Et au cœur de cet incendie sans fin qui de tout temps a dévoré l’Amérique, dans cette guerre que l’obscur mène à l’intelligence, où la raison recule pas à pas devant l’ignorance et l’irrationnel, Jacob Evans revêt la cuirasse d’ombre de son espérance primitive et absolue. La religion est un poisson carnivore des abysses. Elle émet une infime lumière, et pour attirer sa proie, il lui faut beaucoup de nuit.
Evans et d’autres membres de l’Armée du septième jour ont roulé sept heures dans un cortège de voitures qui portaient la croix du Christ sauveur, et ils ont crié la Colère de Dieu devant la base militaire, mais les soldats les ont repoussés. Alors, aidé par Dieu et Instagram et Facebook, Jacob apprend que l’une de ces Monstruosités va s’exhiber ce soir à la face du monde, il regarde avec dégoût et fureur cette fille blonde, et Jacob sait qu’elle incarne le Grand Mensonge et la perfidie du Déchu.
Jacob et avec lui beaucoup d’autres confluent vers le théâtre de CBS, ils descendent à la station 50th Street, au milieu des néons et des lumières polychromes de Broadway. Ils marchent dans Babylone la grande, dans la Grande Prostituée faite ville, mais la police bloque l’accès à l’avenue par le sud, et des barrières de métal protègent l’accès à la salle. La foule exaltée grandit, gonflée à chaque minute par les appels au ralliement sur les réseaux.
À minuit, une première bouteille enflammée vole et se fracasse contre l’auvent lumineux, le feu provoque aussitôt un court-circuit et éteint des milliers d’ampoules et l’enseigne étincelante du Late Show with Stephen Colbert, mais Jacob s’avance dans les flammes, Ne crains pas l’Enfer et Jésus se réjouit dans son cœur. La police charge, interpelle certains émeutiers. Et Jacob implore le Seigneur de le laisser approcher des Impures, de lui laisser accomplir Sa volonté, et dans la chaleur de l’incendie il prie le Seigneur et sait qu’il goûtera bientôt le miel du Paradis parmi les élus.
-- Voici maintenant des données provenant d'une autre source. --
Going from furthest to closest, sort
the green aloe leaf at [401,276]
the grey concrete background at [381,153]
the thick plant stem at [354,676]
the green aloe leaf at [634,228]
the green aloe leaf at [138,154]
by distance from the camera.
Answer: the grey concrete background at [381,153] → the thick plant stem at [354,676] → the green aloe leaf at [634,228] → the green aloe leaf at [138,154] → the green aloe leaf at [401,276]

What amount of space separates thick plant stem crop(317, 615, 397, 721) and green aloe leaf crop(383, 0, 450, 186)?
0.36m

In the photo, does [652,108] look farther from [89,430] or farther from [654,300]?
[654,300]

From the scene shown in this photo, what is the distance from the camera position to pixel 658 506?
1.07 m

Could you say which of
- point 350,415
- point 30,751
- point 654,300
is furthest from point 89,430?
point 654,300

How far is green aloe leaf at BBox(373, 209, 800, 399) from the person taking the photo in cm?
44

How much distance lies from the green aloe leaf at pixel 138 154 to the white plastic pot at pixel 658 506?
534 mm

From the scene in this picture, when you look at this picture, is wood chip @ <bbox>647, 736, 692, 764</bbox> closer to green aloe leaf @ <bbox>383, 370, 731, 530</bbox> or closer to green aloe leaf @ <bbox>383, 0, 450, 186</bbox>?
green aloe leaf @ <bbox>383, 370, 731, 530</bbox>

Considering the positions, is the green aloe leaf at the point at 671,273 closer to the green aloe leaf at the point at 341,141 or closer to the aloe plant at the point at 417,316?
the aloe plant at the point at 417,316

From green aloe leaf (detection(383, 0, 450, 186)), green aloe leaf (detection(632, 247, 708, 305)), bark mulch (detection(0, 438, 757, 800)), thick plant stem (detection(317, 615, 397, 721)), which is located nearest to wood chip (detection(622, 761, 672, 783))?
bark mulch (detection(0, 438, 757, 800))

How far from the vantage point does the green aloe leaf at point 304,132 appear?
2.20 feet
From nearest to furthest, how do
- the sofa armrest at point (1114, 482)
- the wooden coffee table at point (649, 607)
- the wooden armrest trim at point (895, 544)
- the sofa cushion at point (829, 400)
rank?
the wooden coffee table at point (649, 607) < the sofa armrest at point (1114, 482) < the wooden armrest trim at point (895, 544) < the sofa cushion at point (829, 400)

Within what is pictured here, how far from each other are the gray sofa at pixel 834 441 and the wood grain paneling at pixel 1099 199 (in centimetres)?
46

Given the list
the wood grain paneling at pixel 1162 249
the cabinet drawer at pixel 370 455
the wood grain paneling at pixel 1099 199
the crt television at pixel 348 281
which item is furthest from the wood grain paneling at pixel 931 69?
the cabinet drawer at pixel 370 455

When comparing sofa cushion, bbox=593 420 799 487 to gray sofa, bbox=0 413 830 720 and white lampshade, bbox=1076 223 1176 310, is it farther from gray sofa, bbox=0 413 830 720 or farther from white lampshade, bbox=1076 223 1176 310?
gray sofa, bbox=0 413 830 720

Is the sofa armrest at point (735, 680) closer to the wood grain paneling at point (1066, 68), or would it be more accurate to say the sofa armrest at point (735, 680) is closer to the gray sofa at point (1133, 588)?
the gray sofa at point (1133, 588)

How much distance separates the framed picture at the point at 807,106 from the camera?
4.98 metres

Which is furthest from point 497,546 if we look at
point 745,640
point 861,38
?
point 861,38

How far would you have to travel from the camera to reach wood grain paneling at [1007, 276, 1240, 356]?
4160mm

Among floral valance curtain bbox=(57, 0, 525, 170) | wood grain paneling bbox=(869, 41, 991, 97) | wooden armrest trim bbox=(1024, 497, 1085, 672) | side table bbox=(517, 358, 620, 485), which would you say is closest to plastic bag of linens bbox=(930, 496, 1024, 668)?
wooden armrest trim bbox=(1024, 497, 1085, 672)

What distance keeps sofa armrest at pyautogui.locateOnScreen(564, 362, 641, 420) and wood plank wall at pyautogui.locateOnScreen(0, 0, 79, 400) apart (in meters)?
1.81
Du haut de Sa montagne le Seigneur regarde son agneau Jacob Evans et Il le guide vers la 53e Rue. Jacob marche dans Sa lumière, car Dieu sait seul sait le chemin. Là, alors que ses frères en Dieu crient sur Broadway, Jacob voit sortir d’un garage souterrain, à quelques mètres de lui, une limousine noire. Elle va tourner sur la gauche et fuir la manifestation des fidèles, mais la rue est encombrée et la voiture reste coincée à hauteur d’un Deli Special Broadway. Les vitres arrière remontent aussi vite que possible, mais dans la lumière crue de la nuit new-yorkaise, Jacob aperçoit sur la banquette arrière les deux jeunes femmes, aux visages tellement semblables. Impénétrable est la sagesse de Dieu. Les Impures gloussent et elles rient de toutes leurs dents trop bien rangées dans leur bouche infecte et leur visage séraphique arbore le visage parjure de l’Ange de l’Ombre. Et le Seigneur guidera mon glaive vengeur.